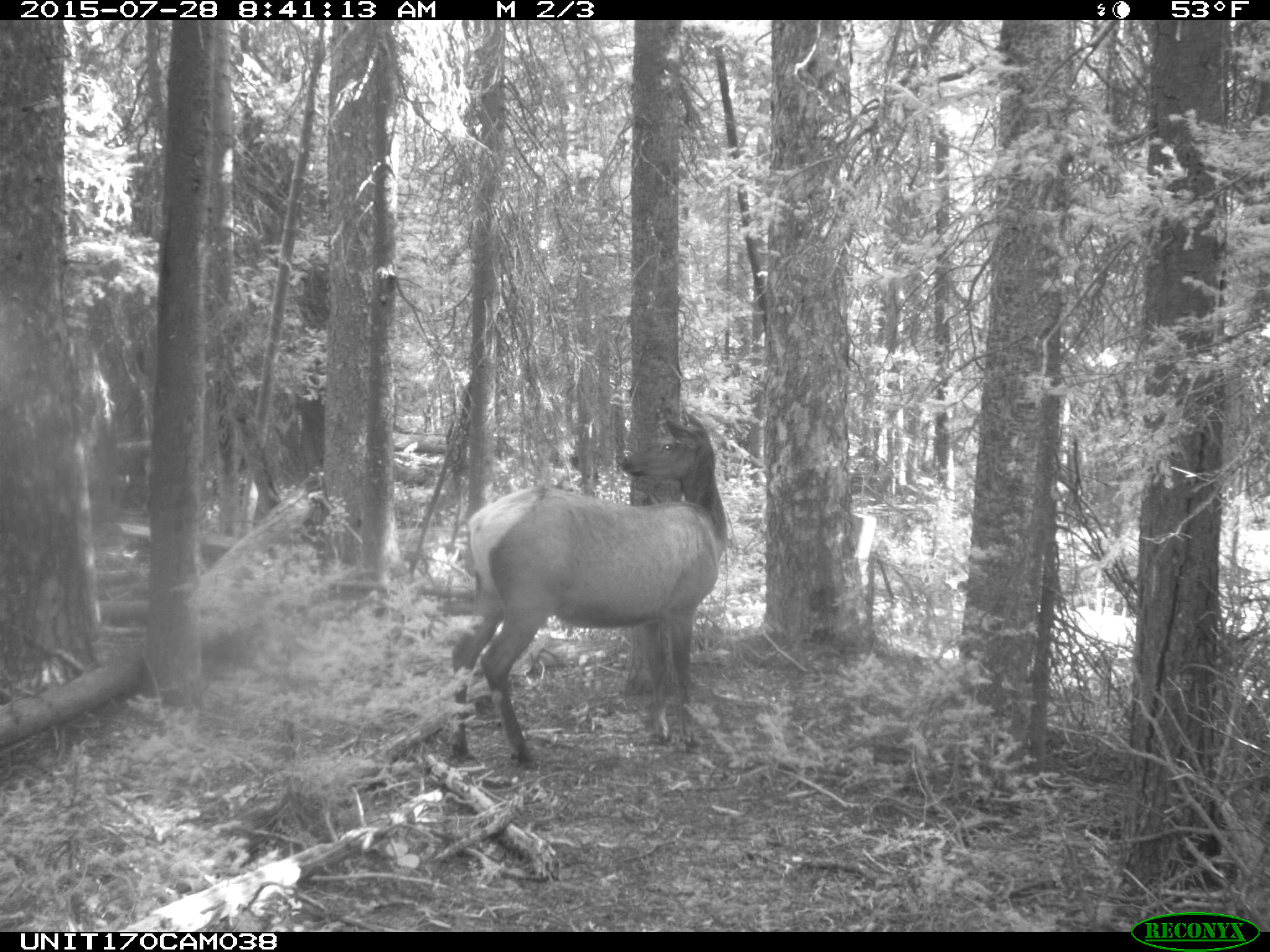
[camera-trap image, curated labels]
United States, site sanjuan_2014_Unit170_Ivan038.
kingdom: Animalia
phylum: Chordata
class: Mammalia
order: Artiodactyla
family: Cervidae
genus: Cervus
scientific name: Cervus elaphus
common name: red deer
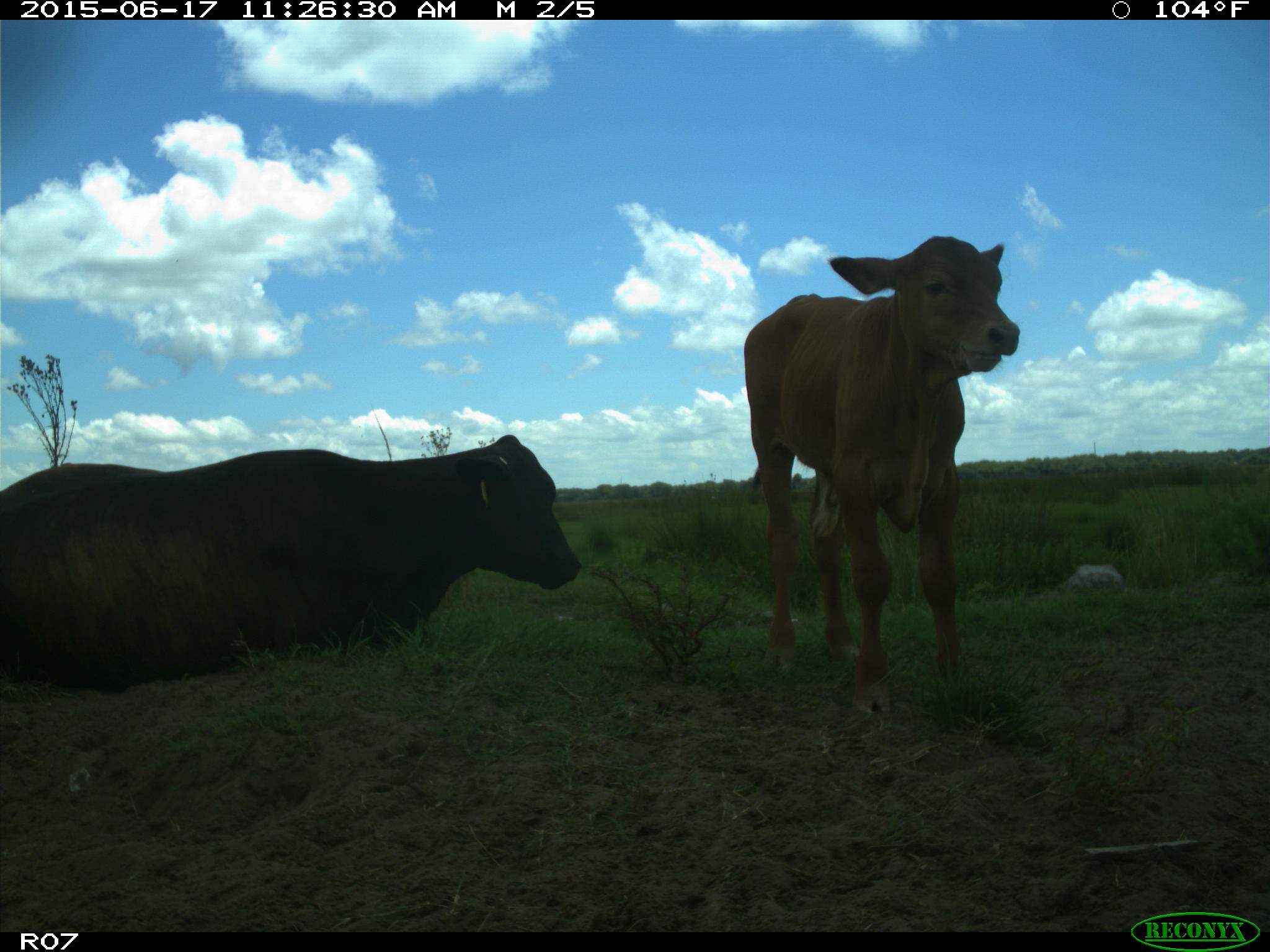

==*==

* Your objective: The whole listing above, word for word: repeat it with the pictures excluded.

* Answer box:
[camera-trap image, curated labels]
United States, site sanjuan_2014_Unit170_Ivan038.
kingdom: Animalia
phylum: Chordata
class: Mammalia
order: Artiodactyla
family: Cervidae
genus: Cervus
scientific name: Cervus elaphus
common name: red deer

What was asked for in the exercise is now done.